*Information supplied*
-------

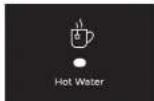 UFESA Supreme Barista - Ajustement des choix de l'utilisateur - 5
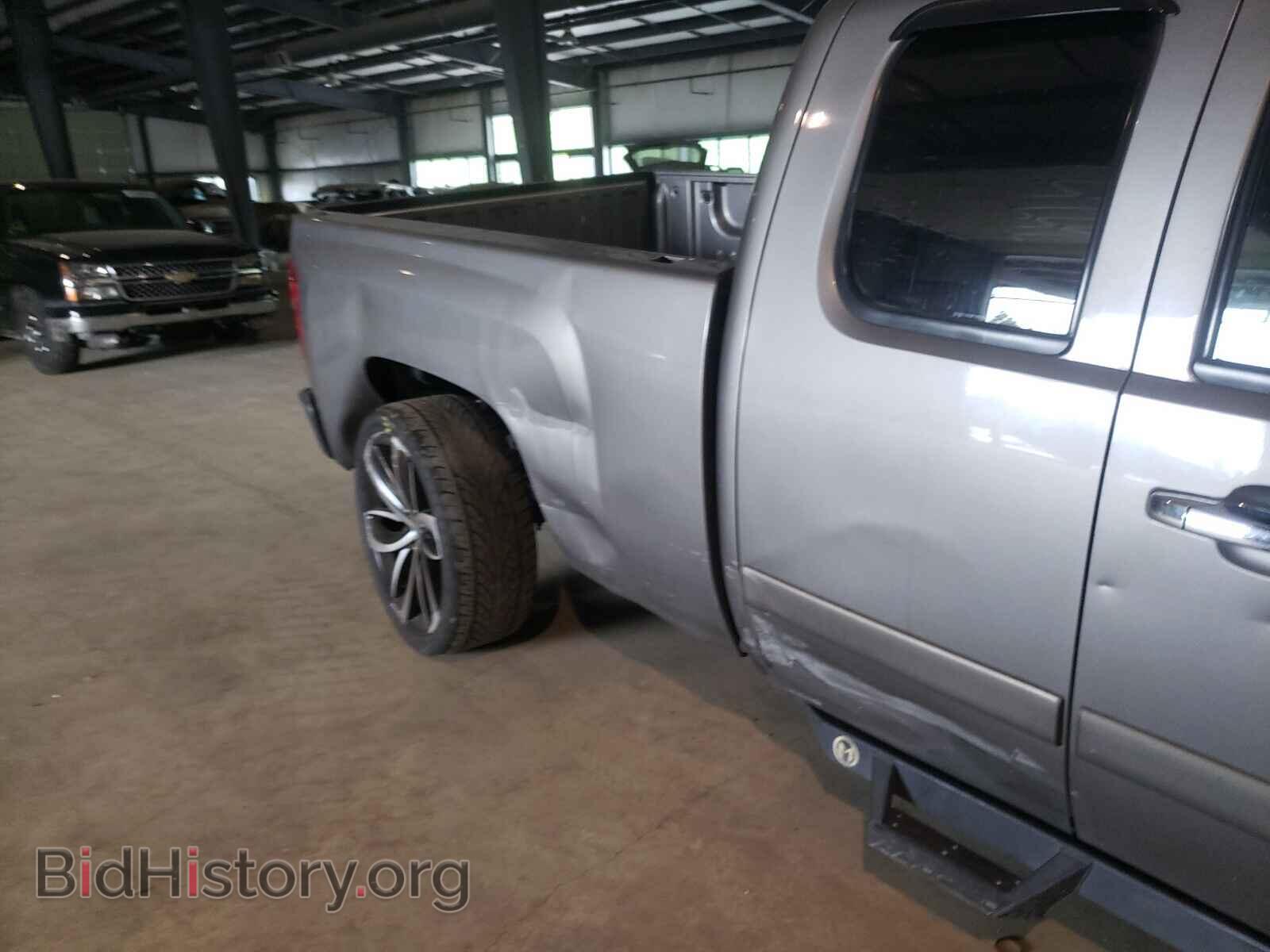 2007 CHEVROLET SILVERADO - VIN: 2GCEC19C671702158 - Фото 9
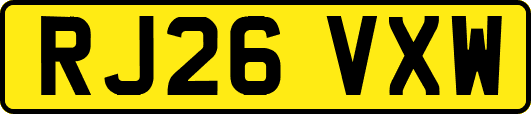 RJ26VXW
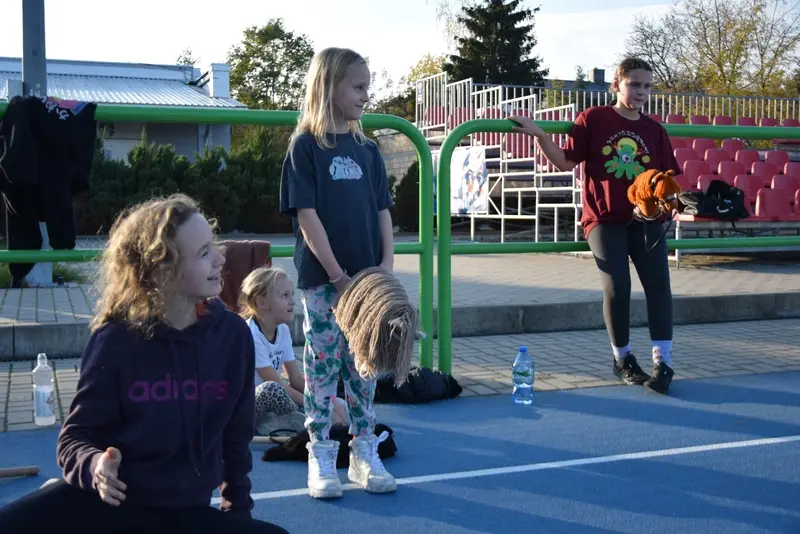 Treningi hobby horse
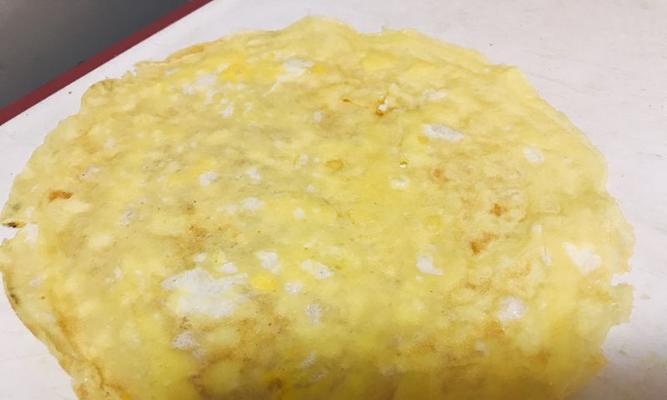 教你做美味肉末蒸鸡蛋卷（简单易学）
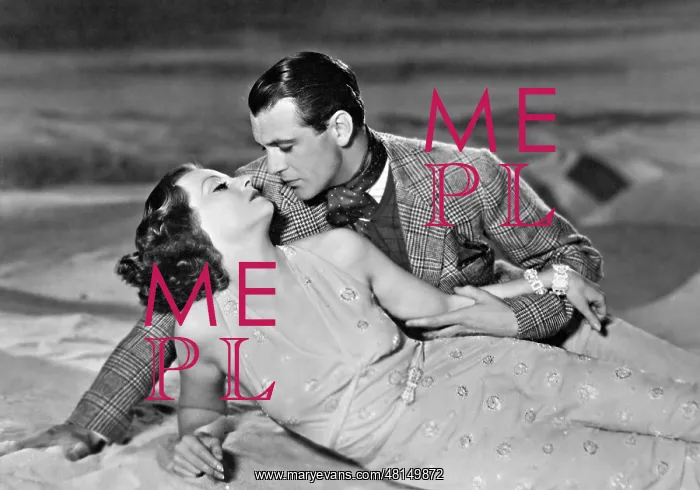 : Tallulah Bankhead and Gary Cooper in Devil and the Deep, 1 : Tallulah Bankhead and Gary Cooper in Devil and the Deep, 1
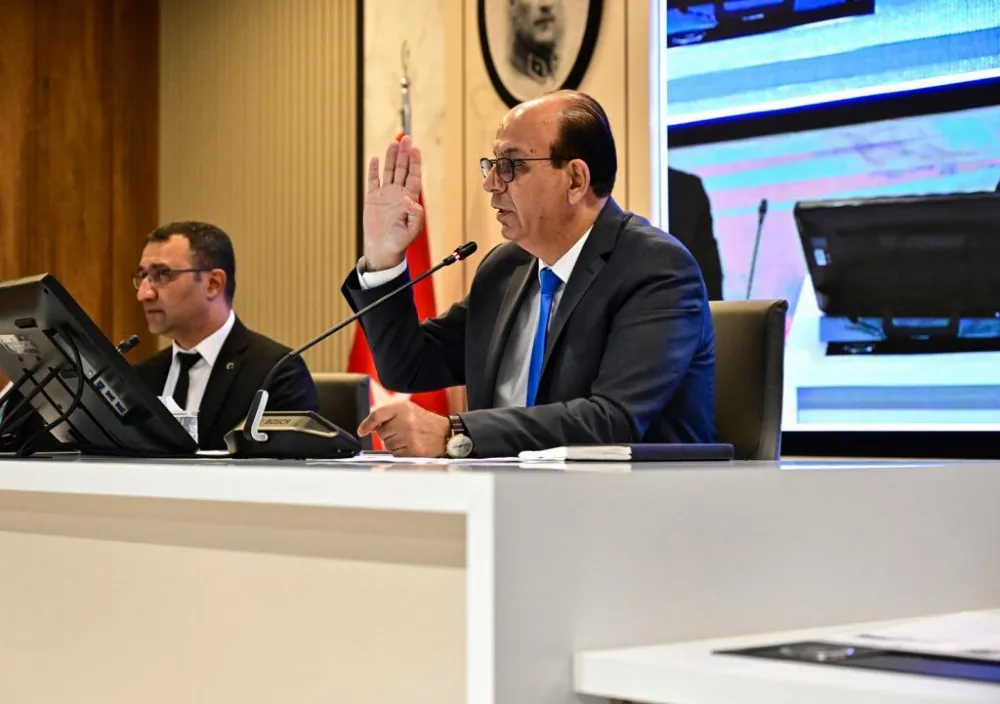 Başkan Geçit :  “Mali Disiplini Sağladık, Gelirlerimiz İlk Kez Giderleri Geçti”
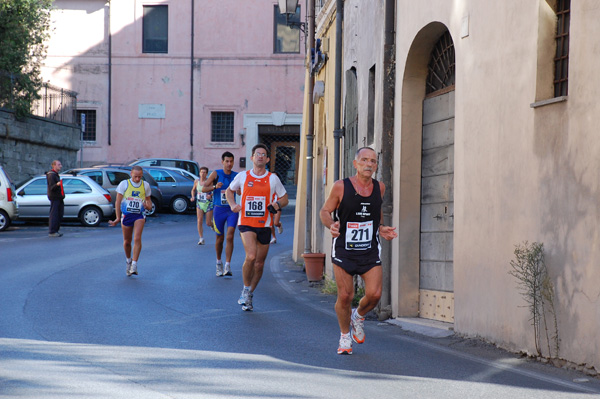 Mezza Maratona dei Castelli Romani (05/10/2008) castelgandolfo-135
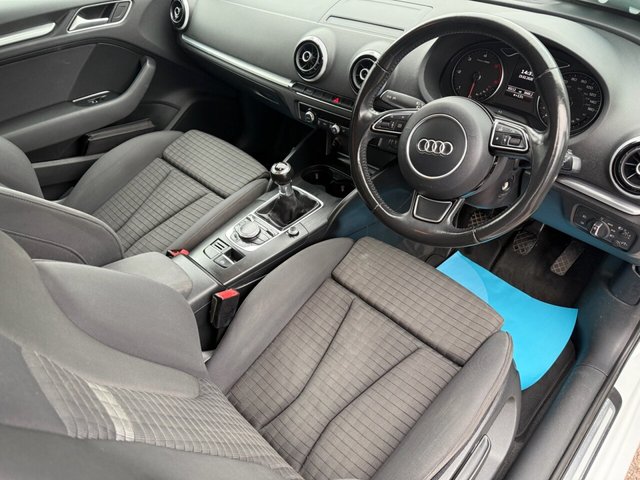2015 AUDI A3 2.0 TDI Sport Hatchback 3dr Diesel Manual Euro 6 (s/s) (150 ps) - Photo 9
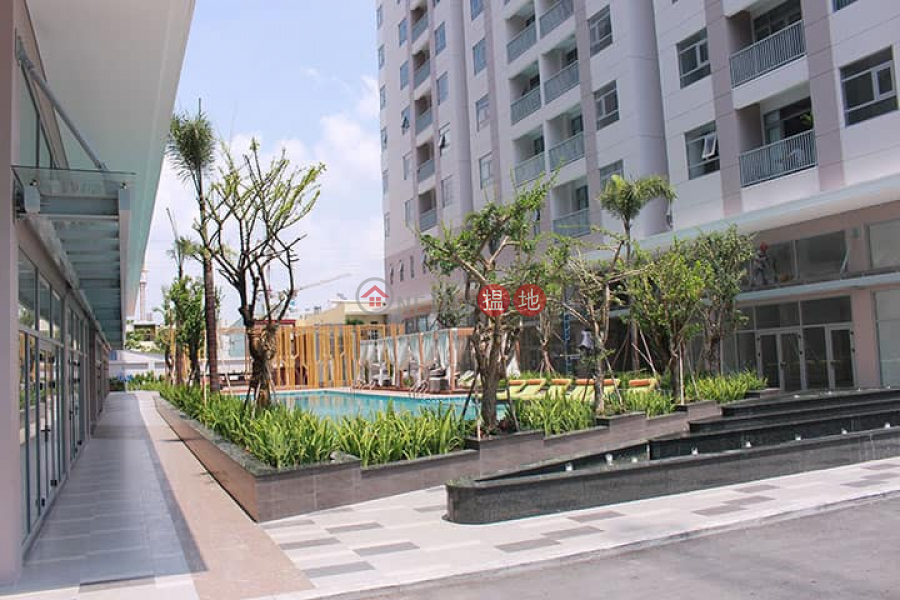 Chung Cư Luxcity (Luxcity Apartment) Quận 7 | ()(2)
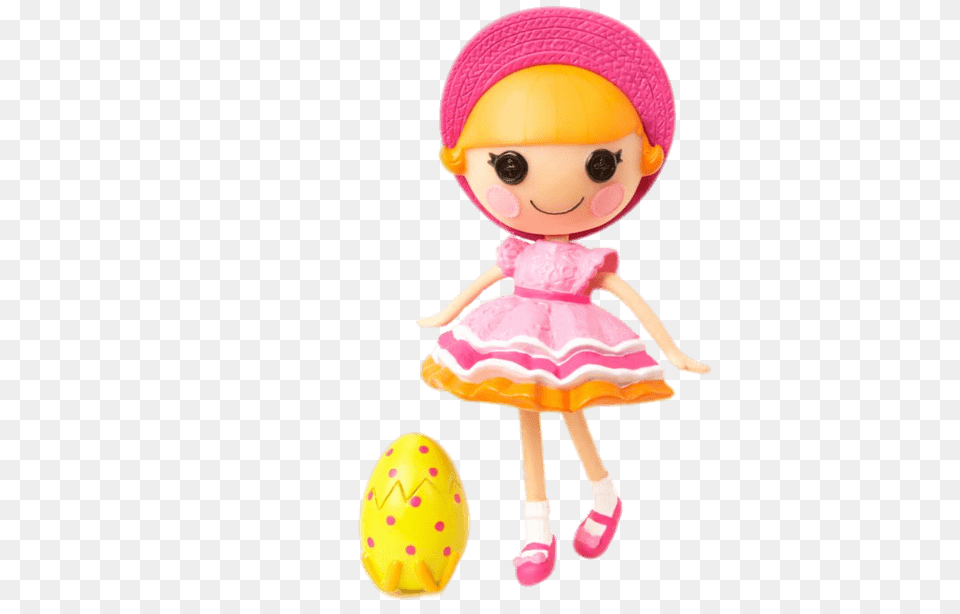 Lalaloopsy Sprouts Sunshine, Doll, Toy, Face, Head Free Png Download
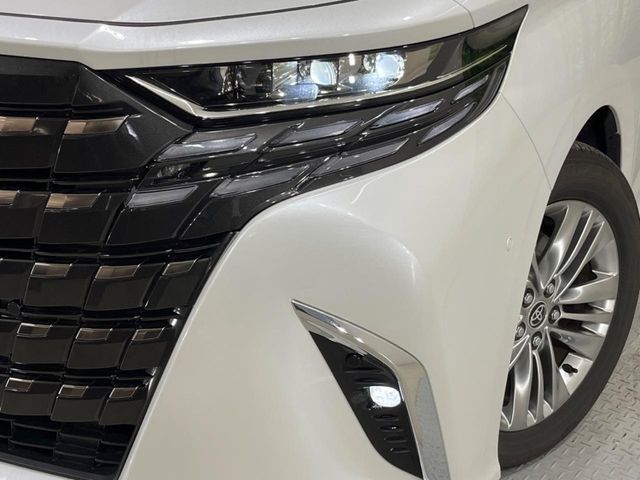 TOYOTA ALPHARD HYBRID 2024 Image 31
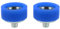 GETMORE Parts Hohlnieten-Werkzeug Doppelkopf – Passend für Prym Vario Creative Tool und Prym Vario Zange – Textilnieten, Ledernieten, Stoffnieten leicht anbringen – Nähzubehör für DIY-Projekte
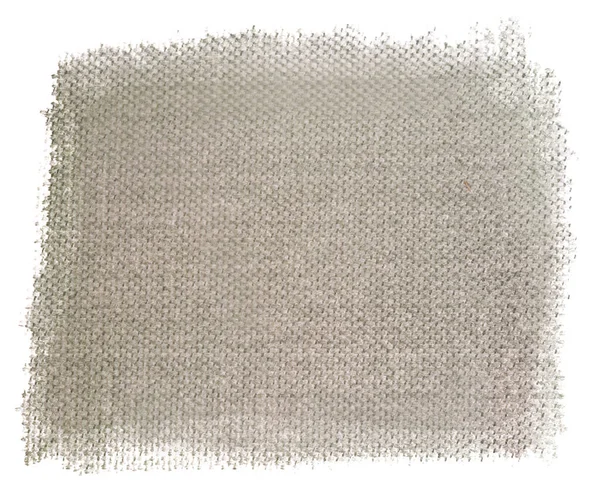 Abstraction Background Rectangular Gray Pattern Paint White Isolated Background Horizontal — Stock Photo, Image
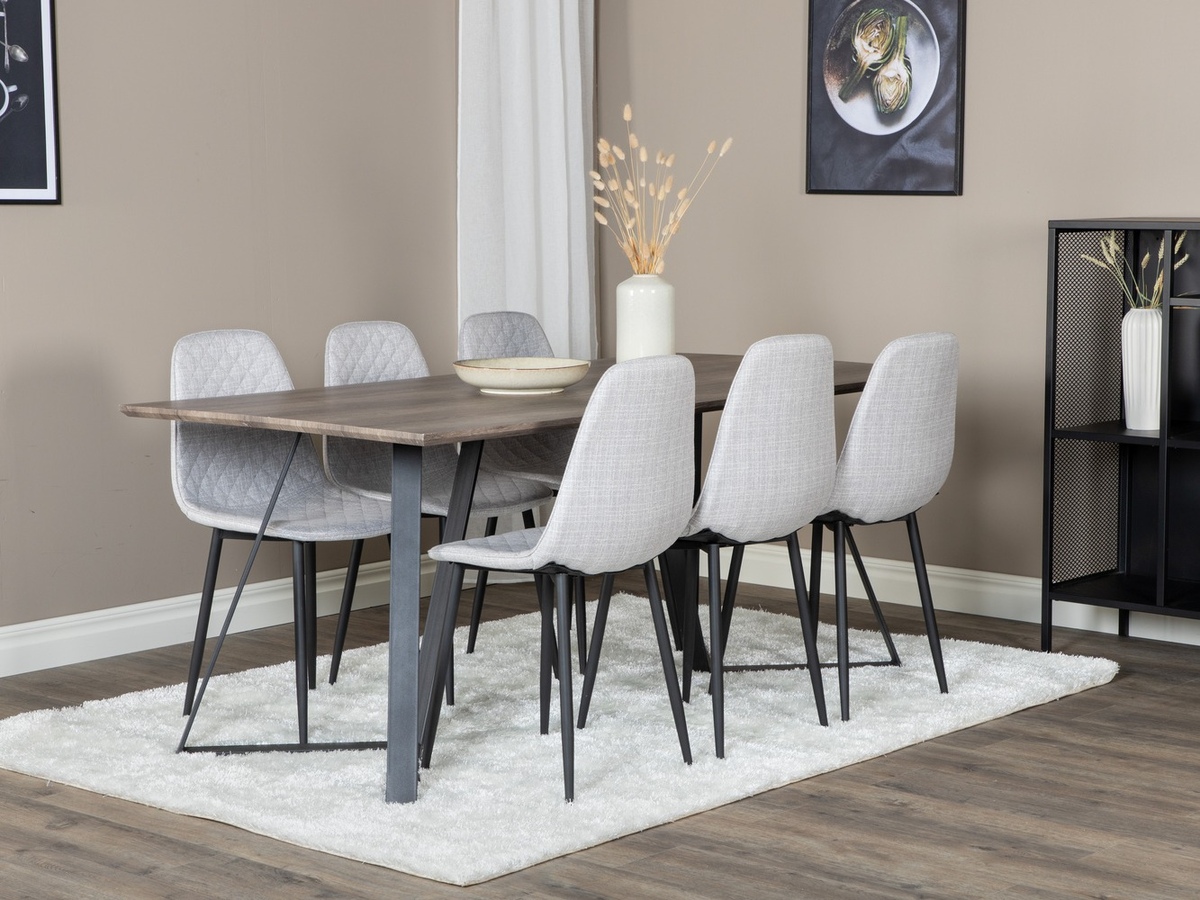 Étkezőgarnitúra Dallas 1356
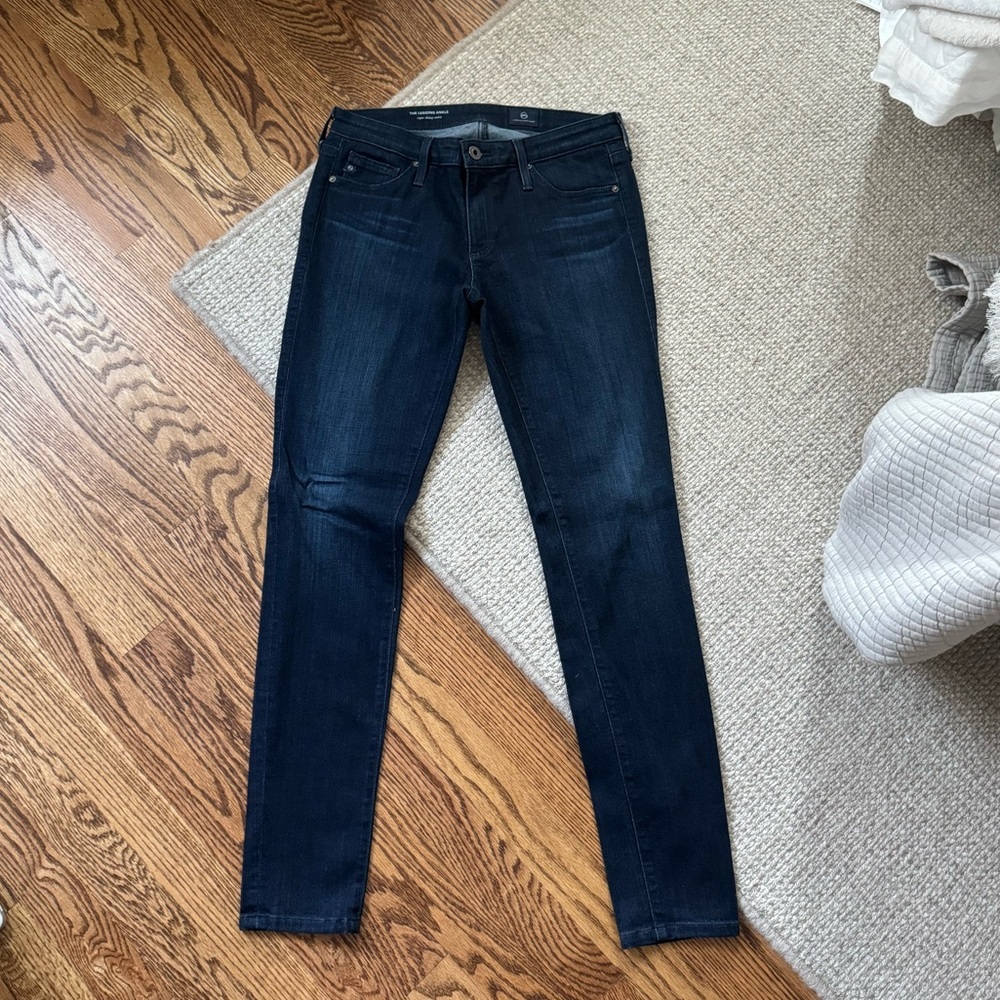 AG The Legging Ankle Jeans Sz. 27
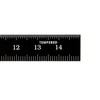 PEC Tools 751-150EZ, 150mm Flexible Ruler, Metric (mm, 0.5mm,mm,0.5mm),Made in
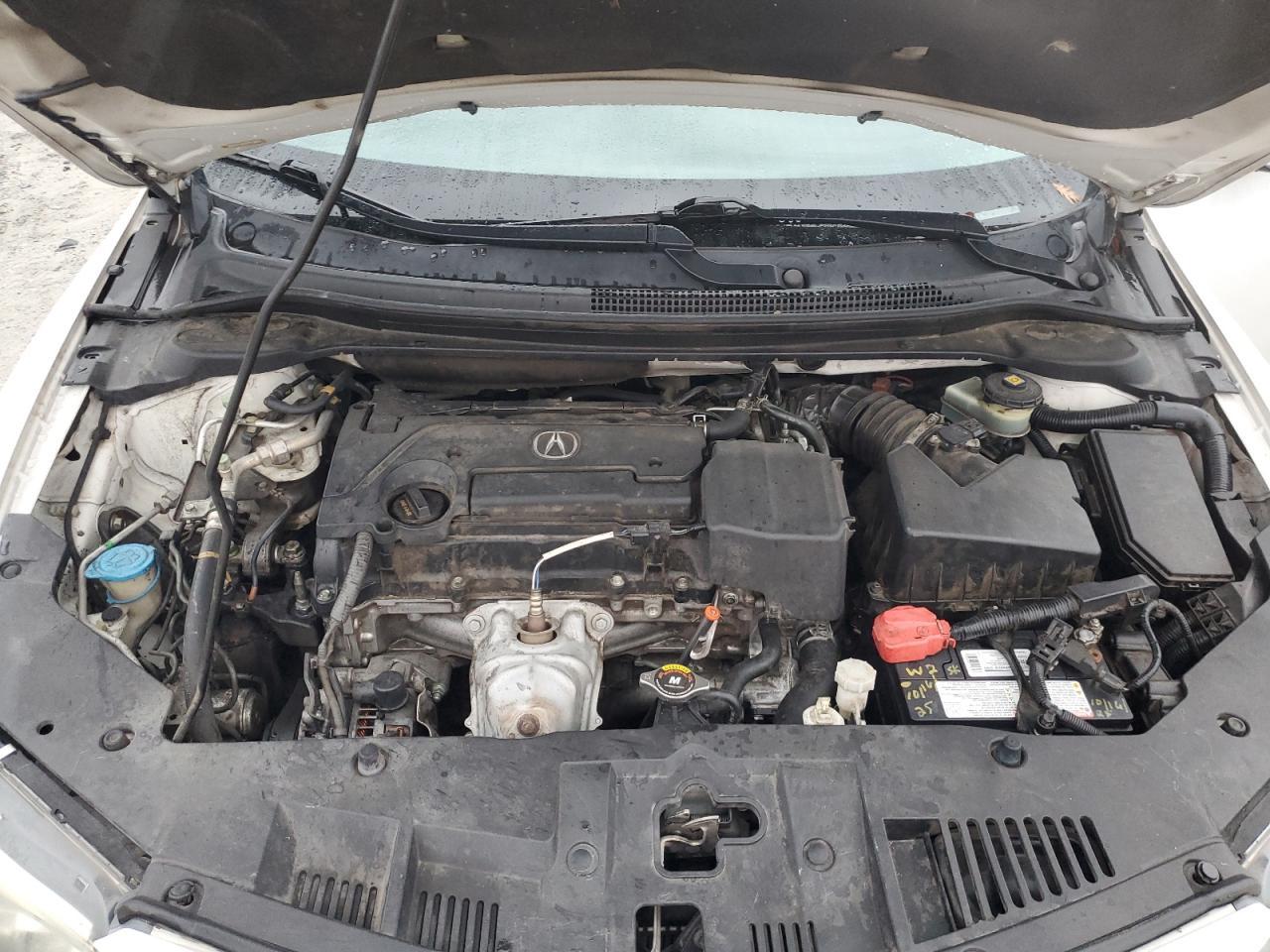 2016 ACURA ILX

-------

*What is being asked*
Leave the pictures out, then output exactly the lines from the "Disiplini Sağladık, Gelirlerimiz" line through the end of the records above, and no others.

*Answer box*
 Başkan Geçit :  “Mali Disiplini Sağladık, Gelirlerimiz İlk Kez Giderleri Geçti”
 Mezza Maratona dei Castelli Romani (05/10/2008) castelgandolfo-135
2015 AUDI A3 2.0 TDI Sport Hatchback 3dr Diesel Manual Euro 6 (s/s) (150 ps) - Photo 9
 Chung Cư Luxcity (Luxcity Apartment) Quận 7 | ()(2)
 Lalaloopsy Sprouts Sunshine, Doll, Toy, Face, Head Free Png Download
 TOYOTA ALPHARD HYBRID 2024 Image 31
 GETMORE Parts Hohlnieten-Werkzeug Doppelkopf – Passend für Prym Vario Creative Tool und Prym Vario Zange – Textilnieten, Ledernieten, Stoffnieten leicht anbringen – Nähzubehör für DIY-Projekte
 Abstraction Background Rectangular Gray Pattern Paint White Isolated Background Horizontal — Stock Photo, Image
 Étkezőgarnitúra Dallas 1356
 AG The Legging Ankle Jeans Sz. 27
 PEC Tools 751-150EZ, 150mm Flexible Ruler, Metric (mm, 0.5mm,mm,0.5mm),Made in
 2016 ACURA ILX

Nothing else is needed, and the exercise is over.